Media Informasi dan inspirasi santri indonesia

Terima atau Lepaskanlah Cinta Dengan Penuh Keridha'an

"Cinta tak bisa dinanti-nanti, ambilah ia dengan keberanian atau lepaskan ia dengan penuh keridhaan." -Ali bin Abi Thalib

Rasanya pasti capek digantungin. Mencintai dalam kesendirian, dalam bisu dan angan. Menangis pilu, merengek pada Sang Ilahi. Wahai hati yang lara, janganlah kau simpan terlalu lama. Ia hanya akan mengakar penuh duri yang setiap diingat hanya akan mengalirkan bulir-bulir kenestapaan dan tenggelam dalam bayang-bayang lautan rindu. STOP! Cukup sampai disini!

Sembuhkan ia dengan keberanian memilih: mengambilnya atau.... melepaskannya.

Sebagaimana kisah Ali bin Abi Thalib yang melepas Fatimah dengan penuh keridhaan saat Abu Bakar datang melamar Fatimah. Wanita mana yang sanggup melewatkan sahabat Rasul yang begitu setia nan agung. Bahkan 10 sahabat rasul yang dijamin masuk surga banyak diantaranya berIslam karena Abu Bakar. Kecenderungan hati hanya Allah yang mampu memberikannya. Hingga akhirnya laki-laki sekaliber Abu Bakar DITOLAK.

Tak berhenti sampai disana. Setelah penolakan terhadap Abu Bakar, Umar bin Khattab maju untuk melamar. Perempuan mana yang mampu menolak Umar yang ketika dirinya lewat, setan langsung bergidik takut sehingga memilih jalan lain. Seorang pemimpin yang berhasil menyebarkam Islam ke 1/3 dunia. Cuma Fatimah yang mampu. Mau yang ngelamar sehebat apapun kalau emang bukan jodoh ya udah.. selesai. Aqidah, men, aqidah!
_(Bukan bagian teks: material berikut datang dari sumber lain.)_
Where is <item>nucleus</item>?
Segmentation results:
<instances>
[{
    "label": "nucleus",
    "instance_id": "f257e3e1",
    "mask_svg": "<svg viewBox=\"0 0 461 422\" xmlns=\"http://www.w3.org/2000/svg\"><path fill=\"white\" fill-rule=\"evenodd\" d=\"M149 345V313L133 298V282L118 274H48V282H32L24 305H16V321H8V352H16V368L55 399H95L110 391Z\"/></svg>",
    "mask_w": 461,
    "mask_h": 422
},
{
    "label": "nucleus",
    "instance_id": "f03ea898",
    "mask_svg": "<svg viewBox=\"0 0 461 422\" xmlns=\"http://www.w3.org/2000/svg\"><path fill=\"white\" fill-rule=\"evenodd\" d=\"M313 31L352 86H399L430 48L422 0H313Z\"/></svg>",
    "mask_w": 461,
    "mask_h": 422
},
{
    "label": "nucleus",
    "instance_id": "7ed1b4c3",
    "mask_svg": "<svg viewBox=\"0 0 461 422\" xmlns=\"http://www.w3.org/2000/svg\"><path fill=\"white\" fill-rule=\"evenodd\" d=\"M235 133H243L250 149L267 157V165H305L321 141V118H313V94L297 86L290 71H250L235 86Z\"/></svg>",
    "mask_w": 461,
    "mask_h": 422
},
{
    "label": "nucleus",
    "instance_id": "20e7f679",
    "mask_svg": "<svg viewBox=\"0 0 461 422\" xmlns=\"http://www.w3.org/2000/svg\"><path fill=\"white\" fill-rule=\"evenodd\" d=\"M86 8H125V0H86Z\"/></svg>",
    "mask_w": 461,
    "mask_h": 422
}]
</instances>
Jodoh itu tentang aqidah, yakin ga?

Itulah kisah cinta Ali, yang pada akhirnya hanya lamarannya yang DITERIMA. Setelah perjalanan panjang mengikhlaskan dan meridhakannya.

"Hatiku tenang karena mengetahui bahwa apa yang melewatkanku tidak akan pernah menjadi takdirku dan apa yang ditakdirkan untukku tidak akan pernah melewatkanku." (Umar Bin Khattab)

Jika belum siap, ikhlaskanlah. Jangan kau rampok takdirNya lebih dulu dengan kesoktahuan diri bahwa ialah yang terbaik bagi sang jiwa. Hingga dosa mengalir disetiap genggamannya, disetiap pelukannya, disetiap memandanginya.

Jika belum siap, ikhlaskanlah. Hingga Allah pertemukan kembali dalam ikatan suci nan syahdu. Jika tidak, berarti Allah siapkan yang lain yang mampu menyejukkan mata dengan melihatnya. Menenangkan hati dengan tutur katanya. Menghangatkan jiwa ketika bersamanya.